I know many of my readers have zero trust for any area the state is involved in, and that the phrase "public schooling" rings for them like a death knell.  You know something?  I was afraid too.  However, I am finished with parenting from a place of fear.  That is an emotion that needs careful evaluation before allowing it to guide a decision.  I had to ask myself, 'Is the fear rational?'

It is good to be cognizant of the fact that I send my kids into a secular space, but I should not fear doing so as if God Himself is not there, as if man-made rules could ever drive His Spirit away from my children.  True, their faith must become internalized to a place where they function by feeling God's love, and not rely on hearing me preach about it.  Sending them into a secular space without me at their side requires me to trust in God and trust in my child.  It also requires me to trust my fellow man.  It requires me to model virtue more consistently, and in my case, it gives me the breathing room to pray, to preserve myself for the battles to come, and not just hop from melt-down to melt-down.  To my mind, these are all pro's, not cons, in my decision to school in the world again.
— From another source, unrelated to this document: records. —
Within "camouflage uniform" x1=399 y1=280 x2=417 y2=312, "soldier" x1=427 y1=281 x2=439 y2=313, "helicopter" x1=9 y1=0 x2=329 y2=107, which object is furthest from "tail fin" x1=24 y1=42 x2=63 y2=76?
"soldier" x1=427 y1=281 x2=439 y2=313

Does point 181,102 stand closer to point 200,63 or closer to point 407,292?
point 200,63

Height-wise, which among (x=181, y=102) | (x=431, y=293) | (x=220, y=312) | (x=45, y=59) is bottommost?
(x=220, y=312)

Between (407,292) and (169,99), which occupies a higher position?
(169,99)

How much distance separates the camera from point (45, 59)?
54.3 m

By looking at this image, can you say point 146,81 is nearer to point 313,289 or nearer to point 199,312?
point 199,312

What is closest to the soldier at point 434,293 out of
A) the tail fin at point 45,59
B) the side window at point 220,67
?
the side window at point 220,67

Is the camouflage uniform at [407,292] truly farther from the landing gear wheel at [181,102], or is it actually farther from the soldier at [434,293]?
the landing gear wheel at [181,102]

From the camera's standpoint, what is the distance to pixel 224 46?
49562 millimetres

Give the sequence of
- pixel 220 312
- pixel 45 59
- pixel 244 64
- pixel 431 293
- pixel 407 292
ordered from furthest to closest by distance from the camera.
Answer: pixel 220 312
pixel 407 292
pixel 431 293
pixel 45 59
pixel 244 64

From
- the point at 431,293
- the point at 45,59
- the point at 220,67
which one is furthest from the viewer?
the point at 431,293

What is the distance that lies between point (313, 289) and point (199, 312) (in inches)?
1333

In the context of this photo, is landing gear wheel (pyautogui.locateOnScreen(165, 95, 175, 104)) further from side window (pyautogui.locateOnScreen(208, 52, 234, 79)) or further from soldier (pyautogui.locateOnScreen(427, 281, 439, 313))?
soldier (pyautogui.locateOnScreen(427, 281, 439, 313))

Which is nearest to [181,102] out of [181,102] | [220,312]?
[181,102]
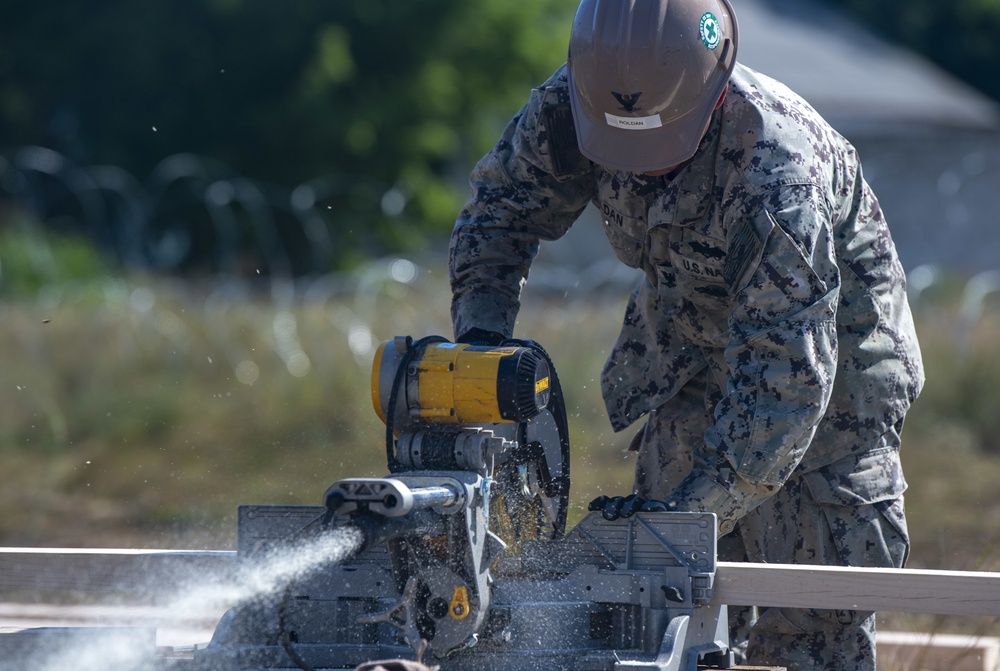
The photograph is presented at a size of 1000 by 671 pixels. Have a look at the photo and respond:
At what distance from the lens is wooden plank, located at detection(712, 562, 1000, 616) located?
9.34 feet

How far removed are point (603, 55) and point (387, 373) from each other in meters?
0.92

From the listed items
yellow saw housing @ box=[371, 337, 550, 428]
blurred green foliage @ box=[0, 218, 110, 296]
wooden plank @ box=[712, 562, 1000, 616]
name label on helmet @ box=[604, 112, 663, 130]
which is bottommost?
blurred green foliage @ box=[0, 218, 110, 296]

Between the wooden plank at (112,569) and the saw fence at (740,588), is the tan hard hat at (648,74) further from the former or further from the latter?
the wooden plank at (112,569)

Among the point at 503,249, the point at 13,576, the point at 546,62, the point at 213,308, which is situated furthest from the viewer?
the point at 546,62

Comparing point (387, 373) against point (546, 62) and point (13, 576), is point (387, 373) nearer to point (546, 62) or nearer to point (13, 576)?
point (13, 576)

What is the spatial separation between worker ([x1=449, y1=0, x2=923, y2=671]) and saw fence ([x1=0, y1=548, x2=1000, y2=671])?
0.78ft

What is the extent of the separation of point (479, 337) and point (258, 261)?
44.6 ft

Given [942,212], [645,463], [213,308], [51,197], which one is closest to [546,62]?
[942,212]

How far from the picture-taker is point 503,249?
3.77 meters

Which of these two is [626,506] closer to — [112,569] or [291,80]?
[112,569]

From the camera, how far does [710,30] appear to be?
3.19 meters

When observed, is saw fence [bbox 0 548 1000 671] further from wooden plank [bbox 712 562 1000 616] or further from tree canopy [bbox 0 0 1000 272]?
tree canopy [bbox 0 0 1000 272]

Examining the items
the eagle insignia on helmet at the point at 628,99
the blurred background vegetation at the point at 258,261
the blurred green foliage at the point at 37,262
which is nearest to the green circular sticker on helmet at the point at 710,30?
the eagle insignia on helmet at the point at 628,99

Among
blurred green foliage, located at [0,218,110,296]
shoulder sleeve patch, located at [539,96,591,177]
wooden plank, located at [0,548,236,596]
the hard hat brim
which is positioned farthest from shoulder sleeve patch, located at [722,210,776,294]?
blurred green foliage, located at [0,218,110,296]
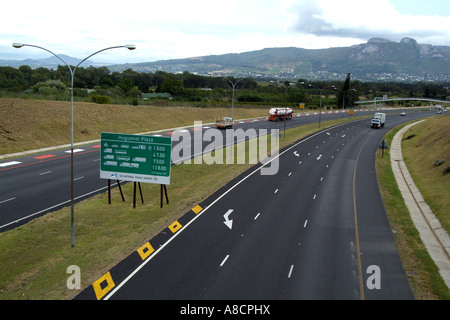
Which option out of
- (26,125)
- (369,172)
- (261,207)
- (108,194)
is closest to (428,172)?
(369,172)

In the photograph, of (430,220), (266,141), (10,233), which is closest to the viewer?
(10,233)

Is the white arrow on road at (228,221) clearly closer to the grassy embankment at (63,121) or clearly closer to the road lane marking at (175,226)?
the road lane marking at (175,226)

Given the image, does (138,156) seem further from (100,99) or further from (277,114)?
(277,114)

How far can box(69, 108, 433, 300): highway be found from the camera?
647 inches

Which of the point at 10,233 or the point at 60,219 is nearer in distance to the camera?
the point at 10,233

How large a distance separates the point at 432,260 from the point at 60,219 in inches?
914

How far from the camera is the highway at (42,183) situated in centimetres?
2681

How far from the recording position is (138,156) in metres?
28.0

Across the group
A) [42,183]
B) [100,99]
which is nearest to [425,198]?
[42,183]

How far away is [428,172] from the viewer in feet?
134

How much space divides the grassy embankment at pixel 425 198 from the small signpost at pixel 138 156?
16.7 metres

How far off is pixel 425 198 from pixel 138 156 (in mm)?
24890

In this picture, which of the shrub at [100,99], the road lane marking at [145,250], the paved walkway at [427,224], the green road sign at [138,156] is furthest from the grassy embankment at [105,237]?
the shrub at [100,99]
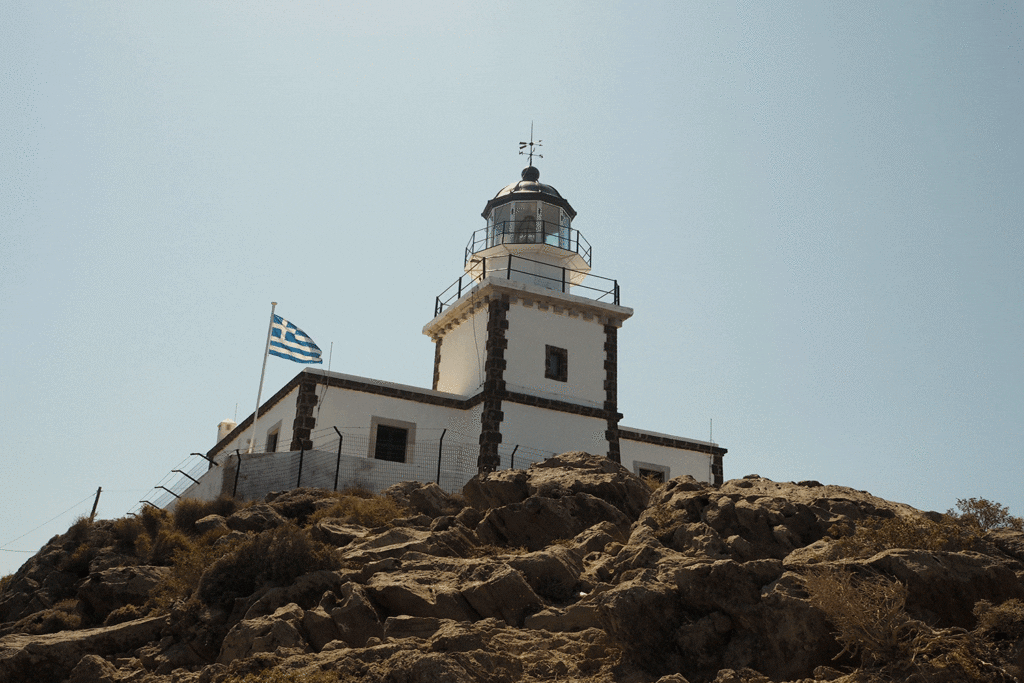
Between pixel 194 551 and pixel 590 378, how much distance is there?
16.0 m

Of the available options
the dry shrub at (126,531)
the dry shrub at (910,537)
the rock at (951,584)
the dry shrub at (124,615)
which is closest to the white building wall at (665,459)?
the dry shrub at (126,531)

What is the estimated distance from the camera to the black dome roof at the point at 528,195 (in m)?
32.6

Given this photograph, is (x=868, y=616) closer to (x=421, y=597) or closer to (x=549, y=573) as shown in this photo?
(x=549, y=573)

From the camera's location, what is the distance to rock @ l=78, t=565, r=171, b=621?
14.5m

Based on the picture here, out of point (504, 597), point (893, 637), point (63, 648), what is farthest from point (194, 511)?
point (893, 637)

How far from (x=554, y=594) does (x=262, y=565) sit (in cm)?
423

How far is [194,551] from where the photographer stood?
49.3 ft

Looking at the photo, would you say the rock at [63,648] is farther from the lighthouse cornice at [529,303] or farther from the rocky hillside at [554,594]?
the lighthouse cornice at [529,303]

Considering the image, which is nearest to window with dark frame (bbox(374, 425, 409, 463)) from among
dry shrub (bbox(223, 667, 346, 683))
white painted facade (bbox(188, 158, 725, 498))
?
white painted facade (bbox(188, 158, 725, 498))

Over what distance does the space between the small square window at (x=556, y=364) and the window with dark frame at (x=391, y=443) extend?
15.3 ft

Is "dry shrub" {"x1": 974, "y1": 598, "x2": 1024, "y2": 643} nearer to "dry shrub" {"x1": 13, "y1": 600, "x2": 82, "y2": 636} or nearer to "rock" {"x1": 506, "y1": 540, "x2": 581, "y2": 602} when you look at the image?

God gave us our feelings for a reason.  If I'm going to be honest, let me be all-out: my feelings around homeschooling have always been complex, and have rarely felt comfortable, especially when under scrutiny from others.  Scroll back through my blog and you'll see it, too.  My emotions here should have told me something: homeschooling can be the best thing in the world for someone else, but it was no longer right for my family.  The irrational thing, the insane thing, the damaging and dangerous thing would be to continue doing what I'd been doing.

I have carried a weight of uncertainty and worry each academic year, a burden that only grew heavier, no matter the homeschool groups with which I associated or curriculum to which I switched.  This weight  lifted the moment we decided to put our kids in school.  Even as the sad reality of their less-than-proficient reading settled on me, even as I had to tell Gianna she was not ready for the first grade and had to change classrooms and teachers after her first much-loved week of school was finished, the weight of uncertainty and fear that I'd lived with for twenty-four or more months did not descend on me again.

Already this red mark, the "F" on this moment of homeschooling Motherhood, and its concurrent chasm-ing open of my heart has wrought good in me, in a way that only God's hand can design.   I am treating with the reality, and I now have direct experience with the adage that "The Truth shall set you free."